Not the reports i was hoping for... hopfully it will change and the drum will show up


----------



## ncsharkman (Mar 12, 2011)

There are sharks in the water now all along Nags Head area! I caught one today about 11 am from obx pier on my heaver. It was 7-8 feet long. I use steel leaders so it didn't cut me off but it chaffed up my 100 pound shock pretty bad. I LOVE IT!!!


----------



## SurFeesher (May 5, 2010)

Just to update, caught too many blues to count Wed on cut mullet and green bluefish rig or finger mullet rig. One puffer and one mullet on shirt rod. Thurs was a little slower in the blues, about half as many. Today was very slow, 4 blues. SW wind up til 1:15 I believe was the culprit, pushing the fish further out off shore. As mentioned previously, lots of bait and diving birds 1/4 to 1/2 mile off shore today. Wind switched to N about 1:30, so we'll see what happens tomorrow. 

John


----------



## Gottafly (Jul 27, 2009)

SurFeesher said:


> Just to update, caught too many blues to count Wed on cut mullet and green bluefish rig or finger mullet rig. One puffer and one mullet on shirt rod. Thurs was a little slower in the blues, about half as many. Today was very slow, 4 blues. SW wind up til 1:15 I believe was the culprit, pushing the fish further out off shore. As mentioned previously, lots of bait and diving birds 1/4 to 1/2 mile off shore today. Wind switched to N about 1:30, so we'll see what happens tomorrow.
> 
> John


Corolla bait and tackle reported citation drum being caught this morning in the 4x4 area.
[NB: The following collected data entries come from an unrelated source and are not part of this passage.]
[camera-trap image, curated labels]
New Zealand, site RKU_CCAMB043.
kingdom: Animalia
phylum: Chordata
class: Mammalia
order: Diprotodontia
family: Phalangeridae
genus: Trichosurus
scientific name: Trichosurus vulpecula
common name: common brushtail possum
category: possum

We will see what we can get into when I get down there tomorrow. 

Gottafly


----------



## gogorome (May 22, 2009)

fished corolla from noon til 3 .. blues and kingfish.. all on mullet.. where can i get old drum


----------



## n6dlh (Sep 9, 2015)

I will be out there tomorrow, I will be driving a Old Red Toyota 4Runner with the black soft top. Hopefully we will see some drum action. Dave


----------



## GlenS (Sep 8, 2012)

Gotta say 4wd area is slow.. sharks all I'm hearing and catching. Bait is just outa reach. Lots of little fish. Lots of people fishing.


----------



## Dr. Bubba (Nov 9, 1999)

Nice to see you the other day before my departure, Glen!
Enjoy the rest of the vacation....paying your dues is gonna pay off!!


----------



## Gottafly (Jul 27, 2009)

29" drum in the 4wd area this afternoon

Gottafly


----------



## SurFeesher (May 5, 2010)

Nice! Glad you got one.


----------



## NTKG (Aug 16, 2003)

Flea, was that you the other day? I stopped and waved, and wasn't sure so kept on driving. Black silverado. you were just north of the ramp, fishing the bowl. Black xterra? I was in a black silverado


----------



## NTKG (Aug 16, 2003)

There were definitely some unstoppables for sure. Line dump in a matter of seconds, and lots and lots of garbos.


----------



## sand flea (Oct 24, 1999)

Hah! Yeah, that was me. After we both gave the unsure wave I spent the rest of the evening going "Was that Neil?"


----------



## Fishbreath (Nov 11, 2004)

Neil!!! Where ya been man!!??


----------



## NTKG (Aug 16, 2003)

Milt, whats up buddy!

Been around, sorta! Hope all is well with you and the family.

But to add to the report, ended up with 3 and a buddy got 1. Tough fishing after that NER for sure this year.


----------



## Fishbreath (Nov 11, 2004)

Fam damily is good, thanks for asking. Hope all is well with you. Sounds like you had better luck than most.


----------